Es un puntapié. El otro día ví que River hacía lo mismo y las respuestas fueron tremendas, de risa, incredulidad, hasta de desconocimiento de las sanciones que le pesaban al club. Si un referente o un técnico salen a bancar la parada, a decir que esa sanción se debe a que hicieron mal las cosas, cambiaría el cariz. River en su momento identificó al hincha que hizo gestos de un macaco y lo sancionó con 180 días sin poder ir a la cancha. Cuando le sacás en concreto algo a alguien, es fuerte en términos simbólicos. Publicar en las redes sociales, por lo general genera solo mayor consciencia en personas que ya están persuadidas de que la discriminación y el racismo no tienen lugar.
Debe ser complicado para los referentes de un club brindar un mensaje en ese sentido, siendo que están insertos en el fútbol, donde el racismo y la discriminación están naturalizados y muy fuertemente instalados.

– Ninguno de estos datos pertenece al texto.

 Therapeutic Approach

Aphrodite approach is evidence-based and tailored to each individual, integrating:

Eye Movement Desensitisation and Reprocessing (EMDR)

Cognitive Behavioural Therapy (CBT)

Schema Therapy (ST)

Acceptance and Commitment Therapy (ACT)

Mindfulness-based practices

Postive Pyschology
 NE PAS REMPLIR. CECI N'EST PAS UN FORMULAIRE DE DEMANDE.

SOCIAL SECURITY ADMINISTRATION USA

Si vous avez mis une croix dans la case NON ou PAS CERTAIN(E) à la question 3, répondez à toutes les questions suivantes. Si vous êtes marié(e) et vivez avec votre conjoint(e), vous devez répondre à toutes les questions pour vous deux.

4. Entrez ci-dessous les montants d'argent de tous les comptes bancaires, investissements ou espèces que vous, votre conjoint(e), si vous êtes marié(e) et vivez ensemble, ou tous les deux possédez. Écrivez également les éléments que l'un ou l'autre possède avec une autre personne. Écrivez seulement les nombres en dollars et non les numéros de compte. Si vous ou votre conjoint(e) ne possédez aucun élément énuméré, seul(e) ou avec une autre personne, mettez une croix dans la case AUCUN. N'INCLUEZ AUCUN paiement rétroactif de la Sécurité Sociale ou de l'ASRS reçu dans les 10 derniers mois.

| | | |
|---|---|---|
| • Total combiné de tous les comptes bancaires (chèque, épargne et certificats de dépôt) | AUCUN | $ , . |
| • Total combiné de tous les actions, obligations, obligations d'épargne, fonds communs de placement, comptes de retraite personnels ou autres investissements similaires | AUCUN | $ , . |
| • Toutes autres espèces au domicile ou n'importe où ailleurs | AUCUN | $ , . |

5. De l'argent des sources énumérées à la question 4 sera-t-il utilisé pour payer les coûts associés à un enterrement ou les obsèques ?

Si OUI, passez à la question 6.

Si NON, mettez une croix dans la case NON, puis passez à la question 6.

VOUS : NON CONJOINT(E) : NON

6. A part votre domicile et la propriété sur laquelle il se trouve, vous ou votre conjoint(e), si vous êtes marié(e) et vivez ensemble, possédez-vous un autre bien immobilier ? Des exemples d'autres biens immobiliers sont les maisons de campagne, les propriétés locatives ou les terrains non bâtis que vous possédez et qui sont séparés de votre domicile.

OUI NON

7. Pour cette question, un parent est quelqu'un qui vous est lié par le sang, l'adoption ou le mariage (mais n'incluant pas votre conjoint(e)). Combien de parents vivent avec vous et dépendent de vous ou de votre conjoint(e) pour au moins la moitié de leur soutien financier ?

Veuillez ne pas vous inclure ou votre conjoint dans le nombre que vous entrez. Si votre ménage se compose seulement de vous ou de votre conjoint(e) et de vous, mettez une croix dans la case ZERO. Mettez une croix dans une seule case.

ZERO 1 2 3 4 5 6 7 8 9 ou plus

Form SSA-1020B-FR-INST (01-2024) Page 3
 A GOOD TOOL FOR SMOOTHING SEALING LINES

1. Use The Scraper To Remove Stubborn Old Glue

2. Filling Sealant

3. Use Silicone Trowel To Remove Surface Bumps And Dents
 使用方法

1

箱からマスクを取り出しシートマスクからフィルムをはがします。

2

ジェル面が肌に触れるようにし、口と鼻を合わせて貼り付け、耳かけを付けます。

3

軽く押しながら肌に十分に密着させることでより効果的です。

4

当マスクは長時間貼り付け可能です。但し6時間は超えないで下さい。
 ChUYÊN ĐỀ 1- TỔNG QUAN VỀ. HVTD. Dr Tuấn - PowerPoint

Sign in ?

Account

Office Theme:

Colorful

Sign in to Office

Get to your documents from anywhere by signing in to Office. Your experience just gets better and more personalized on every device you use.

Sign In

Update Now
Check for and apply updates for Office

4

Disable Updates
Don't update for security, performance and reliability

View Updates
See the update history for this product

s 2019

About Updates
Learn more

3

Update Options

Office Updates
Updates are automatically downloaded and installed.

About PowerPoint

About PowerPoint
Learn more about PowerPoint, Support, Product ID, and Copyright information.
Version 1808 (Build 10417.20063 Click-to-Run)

En el fútbol está el racismo, la homofobia, el nacionalismo. Está metido ahí, pero son ellos los que tienen que empezar. Si no empiezan ellos, no empieza nadie. Parte de la responsabilidad de ser figuras públicas es ese, que los demás vean que dan el ejemplo. Igual que las dirigencias, adoptando sanciones claras para quienes caigan en eso. Y el periodismo, no exacerbando la cultura del enfrentamiento. Cuando Argentina ganó la Copa América en 2021, un jugador de la selección empezó a cantar “Brasilero, brasilero”, para cargarlos. Y Messi le dijo que eso no, lo paró en un segundo. Gestos de ese estilo más seguidos, ayudarían.
Actos racistas
El club Corinthians publicó en las redes sociales que su hinchada “fue víctima de actos racistas” por parte de los hinchas de Newell’s el martes pasado. El club del Parque ya había sido alertado por la Conmebol que, de reiterarse acciones así, “podrá determinar el cierre parcial o total del estadio para su siguiente partido en condición de local”.